Goal of the exercise —
Return the data below verbatim, keeping every line unchanged.

Records of spatial questions:
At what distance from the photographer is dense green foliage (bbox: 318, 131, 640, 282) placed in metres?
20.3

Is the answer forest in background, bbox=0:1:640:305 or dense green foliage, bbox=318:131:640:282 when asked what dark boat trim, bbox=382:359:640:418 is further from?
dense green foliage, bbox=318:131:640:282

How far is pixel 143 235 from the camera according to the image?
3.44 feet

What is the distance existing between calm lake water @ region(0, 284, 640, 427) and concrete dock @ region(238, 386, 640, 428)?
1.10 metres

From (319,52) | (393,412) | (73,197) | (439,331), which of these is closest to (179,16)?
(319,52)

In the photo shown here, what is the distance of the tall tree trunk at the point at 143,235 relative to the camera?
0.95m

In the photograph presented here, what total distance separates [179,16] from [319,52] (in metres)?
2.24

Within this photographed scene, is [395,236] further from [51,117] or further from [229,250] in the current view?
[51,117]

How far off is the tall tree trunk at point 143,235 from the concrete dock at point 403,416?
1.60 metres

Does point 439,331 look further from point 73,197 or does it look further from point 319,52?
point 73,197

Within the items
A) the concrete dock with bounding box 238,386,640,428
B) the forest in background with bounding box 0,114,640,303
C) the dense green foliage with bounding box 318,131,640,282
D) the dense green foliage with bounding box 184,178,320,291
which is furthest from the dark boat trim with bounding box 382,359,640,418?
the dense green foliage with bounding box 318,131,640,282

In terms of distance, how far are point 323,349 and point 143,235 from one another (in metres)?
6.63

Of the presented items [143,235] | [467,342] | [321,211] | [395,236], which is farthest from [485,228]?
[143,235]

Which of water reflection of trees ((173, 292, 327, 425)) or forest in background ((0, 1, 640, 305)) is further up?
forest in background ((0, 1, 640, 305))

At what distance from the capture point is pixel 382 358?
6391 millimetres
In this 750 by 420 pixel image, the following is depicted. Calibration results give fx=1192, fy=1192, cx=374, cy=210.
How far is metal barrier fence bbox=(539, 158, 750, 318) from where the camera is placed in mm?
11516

Task solution —
At what distance from the photographer is dense green foliage (bbox: 318, 131, 640, 282) placed in metres?
20.3

Is the answer forest in background, bbox=0:1:640:305 or dense green foliage, bbox=318:131:640:282 when asked what dark boat trim, bbox=382:359:640:418 is further from?
dense green foliage, bbox=318:131:640:282

How far is pixel 143 235 from the camera according to the image?
3.44 feet

What is the distance existing between calm lake water @ region(0, 284, 640, 427) and concrete dock @ region(238, 386, 640, 428)?
1.10 metres

From (319,52) | (393,412) | (73,197) | (439,331), which of these is closest to (179,16)?
(319,52)

In the photo shown here, what is the distance of the tall tree trunk at the point at 143,235 relative to the camera?
0.95m

In the photograph presented here, what total distance separates [179,16] from [319,52] (in metres)?
2.24

Within this photographed scene, is [395,236] further from [51,117] or further from [229,250] in the current view?
[51,117]

How far off is the tall tree trunk at point 143,235 from the concrete dock at point 403,416?
1.60 metres

Does point 439,331 look further from point 73,197 or does it look further from point 319,52?
point 73,197

Within the items
A) the concrete dock with bounding box 238,386,640,428
B) the forest in background with bounding box 0,114,640,303
C) the dense green foliage with bounding box 318,131,640,282
D) the dense green foliage with bounding box 184,178,320,291
which is furthest from the dark boat trim with bounding box 382,359,640,418?
the dense green foliage with bounding box 318,131,640,282

In terms of distance, how far are point 323,349 and point 143,235 from one another (in metres)?
6.63

Of the presented items [143,235] | [467,342] | [321,211] | [395,236], which is farthest from [485,228]?
[143,235]

Which of water reflection of trees ((173, 292, 327, 425)) or forest in background ((0, 1, 640, 305)) is further up?
forest in background ((0, 1, 640, 305))

At what distance from the capture point is pixel 382 358?
6391 millimetres
In this 750 by 420 pixel image, the following is depicted. Calibration results give fx=1192, fy=1192, cx=374, cy=210.
How far is metal barrier fence bbox=(539, 158, 750, 318) from where the camera is placed in mm?
11516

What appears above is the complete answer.